Cuando jugábamos -y algunos continúan haciéndolo- el juego “Monopoly” recordaran que el objetivo era tener el mayor número de propiedades en el menor tiempo posible, muchas veces sin tener que pasar por “Go,” con el fin de ser el primero en adquirir las utilidades (agua – electricidad), el transporte (trenes) o bien las propiedades, sobre todo las de las mejores zonas o barrios para construir casas u hoteles.
Si con suerte y jugando con las mismas herramientas que los demás, es decir, en un entorno competitivo, lograbas obtener una de las utilidades, dos o más trenes (ya que las economías de escala te permitían aumentar tus ganancias en la medida en que más trenes tenías), las mejores propiedades, la suerte ya estaba contigo, obtendrías mayores beneficios y posiblemente luego de una largas horas luchando con tus competidores más férreos lograrías quedarte con el MONOPOLIO; es más, a veces hasta adquirías al banco.
Este juego sirve para ilustrar que el fin de todos y en especial de las empresas es tener un monopolio.
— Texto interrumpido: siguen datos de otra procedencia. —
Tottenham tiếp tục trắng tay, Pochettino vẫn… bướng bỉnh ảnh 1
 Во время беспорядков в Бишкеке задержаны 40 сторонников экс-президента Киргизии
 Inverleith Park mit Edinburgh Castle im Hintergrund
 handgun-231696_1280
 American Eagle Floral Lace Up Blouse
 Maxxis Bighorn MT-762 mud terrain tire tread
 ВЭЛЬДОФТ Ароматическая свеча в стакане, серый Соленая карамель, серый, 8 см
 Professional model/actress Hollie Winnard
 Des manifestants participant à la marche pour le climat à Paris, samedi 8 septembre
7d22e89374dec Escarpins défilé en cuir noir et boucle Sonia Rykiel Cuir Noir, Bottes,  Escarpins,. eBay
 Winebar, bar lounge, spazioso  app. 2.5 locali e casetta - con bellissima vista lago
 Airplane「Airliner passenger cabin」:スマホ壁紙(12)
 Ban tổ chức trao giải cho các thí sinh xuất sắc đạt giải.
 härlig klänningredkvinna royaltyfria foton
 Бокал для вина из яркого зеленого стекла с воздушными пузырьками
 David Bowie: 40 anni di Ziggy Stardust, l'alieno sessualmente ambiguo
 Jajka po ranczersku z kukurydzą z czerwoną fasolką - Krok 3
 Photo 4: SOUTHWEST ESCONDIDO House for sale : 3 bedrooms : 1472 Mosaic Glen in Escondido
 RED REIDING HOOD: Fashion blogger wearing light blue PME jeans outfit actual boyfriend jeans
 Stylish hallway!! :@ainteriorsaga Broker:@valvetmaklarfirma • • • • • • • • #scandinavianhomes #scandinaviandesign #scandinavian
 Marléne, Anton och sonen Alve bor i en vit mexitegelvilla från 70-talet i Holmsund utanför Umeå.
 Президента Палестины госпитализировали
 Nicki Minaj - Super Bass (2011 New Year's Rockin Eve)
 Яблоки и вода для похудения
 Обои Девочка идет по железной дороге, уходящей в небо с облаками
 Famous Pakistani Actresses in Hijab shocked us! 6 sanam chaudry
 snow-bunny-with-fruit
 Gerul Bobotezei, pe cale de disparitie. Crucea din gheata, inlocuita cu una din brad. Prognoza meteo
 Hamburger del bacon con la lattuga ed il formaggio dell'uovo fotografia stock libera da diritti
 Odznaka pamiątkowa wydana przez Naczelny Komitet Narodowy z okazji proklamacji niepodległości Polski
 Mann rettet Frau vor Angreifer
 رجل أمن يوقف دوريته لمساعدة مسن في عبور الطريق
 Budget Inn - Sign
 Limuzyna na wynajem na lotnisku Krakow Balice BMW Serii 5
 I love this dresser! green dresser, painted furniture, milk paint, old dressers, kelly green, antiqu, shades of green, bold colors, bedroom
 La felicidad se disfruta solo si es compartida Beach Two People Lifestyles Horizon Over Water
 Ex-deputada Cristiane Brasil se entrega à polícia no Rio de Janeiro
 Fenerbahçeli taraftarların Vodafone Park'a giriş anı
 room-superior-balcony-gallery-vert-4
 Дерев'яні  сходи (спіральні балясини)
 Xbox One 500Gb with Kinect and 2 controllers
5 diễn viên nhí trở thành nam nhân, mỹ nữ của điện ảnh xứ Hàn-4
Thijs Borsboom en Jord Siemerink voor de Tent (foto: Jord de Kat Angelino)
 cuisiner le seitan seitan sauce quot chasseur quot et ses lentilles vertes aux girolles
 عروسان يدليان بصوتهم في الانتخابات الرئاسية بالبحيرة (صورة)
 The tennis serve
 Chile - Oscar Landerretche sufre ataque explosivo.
Nadie quiere entrar al juego a competir sin luchar por conseguir ese objetivo. Todo el mundo quiere competir en el mercado de forma tal que logre en un tiempo determinado ser un monopolio, es decir, ser la única empresa capaz de ofrecer ese bien o servicio a la población y obtener las mejores ganancias posibles.
Ser un monopolista es el sueño de cualquier buen empresario. ¿Por qué? Cuando tienes un monopolio puedes fijar la cantidad del bien o producto que venderás en el mercado o puedes fijar su precio. No es posible fijar ambos a la vez. Si fijas el precio, el nivel no dependerá del precio de los competidores (no los tienes), sino de la curva de demanda con pendiente negativa, la cual reflejará la reacción del consumo de los agentes económicos.
Tener un monopolio significa que tus ganancias sólo dependerán de la precisión con la que seas capaz de fijar el precio del bien o servicio en el mercado, es decir, el precio del monopolio, al cual puedes extraer el mayor excedente del consumidor.
Ciertamente, con ello habrá consumidores que no estarán dispuestos a pagar el precio que fijas en el mercado, lo que genera pérdida de bienestar social, pero por el contrario habrá otros que no dejarán de adquirir tu bien o servicio, bien porque pueden costearlo, bien porque les es imprescindible.
No obstante, si llegas a ser un monopolio eficiente, siendo esto imposible hasta en teoría, serías capaz de impedir esa pérdida de bienestar social mediante la discriminación de precios, lo que supondría que esos consumidores que dejas fuera adquirirán tu producto, por el precio que fijes, que a su vez te permitirá tener ganancias extraordinarias.
Si poco a poco te haces dueño del mercado, generando la confianza de tus suplidores, estableciendo descuentos a tus clientes, fijando precios competitivos, haciendo publicidad de forma tal que fortaleces tu marca y en base a esa competencia logras tener un monopolio, porque tus competidores no eran tan eficientes como tú y salen del mercado, tus sueños estarán cumplidos.
El haber obtenido un monopolio en base a méritos asegura que, aunque la Constitución dominicana consagre que sólo se podrán establecer monopolios en provecho del Estado, no te sancionen, primero porque no te han otorgado el monopolio, y segundo porque nadie puede castigarte por tener una posición de dominio en el mercado ¡Lo has logrado compitiendo!
Nadie puede castigarte por ser el vencedor en una lucha competitiva. No obstante, podrían sancionarte en el caso que abusaras de tu posición de dominio en el mercado (como en el juego, irías a la cárcel por no pagar el fisco, etc) pero eso sólo sería en el supuesto que existiese Ley de Competencia, que sancionará este tipo de prácticas.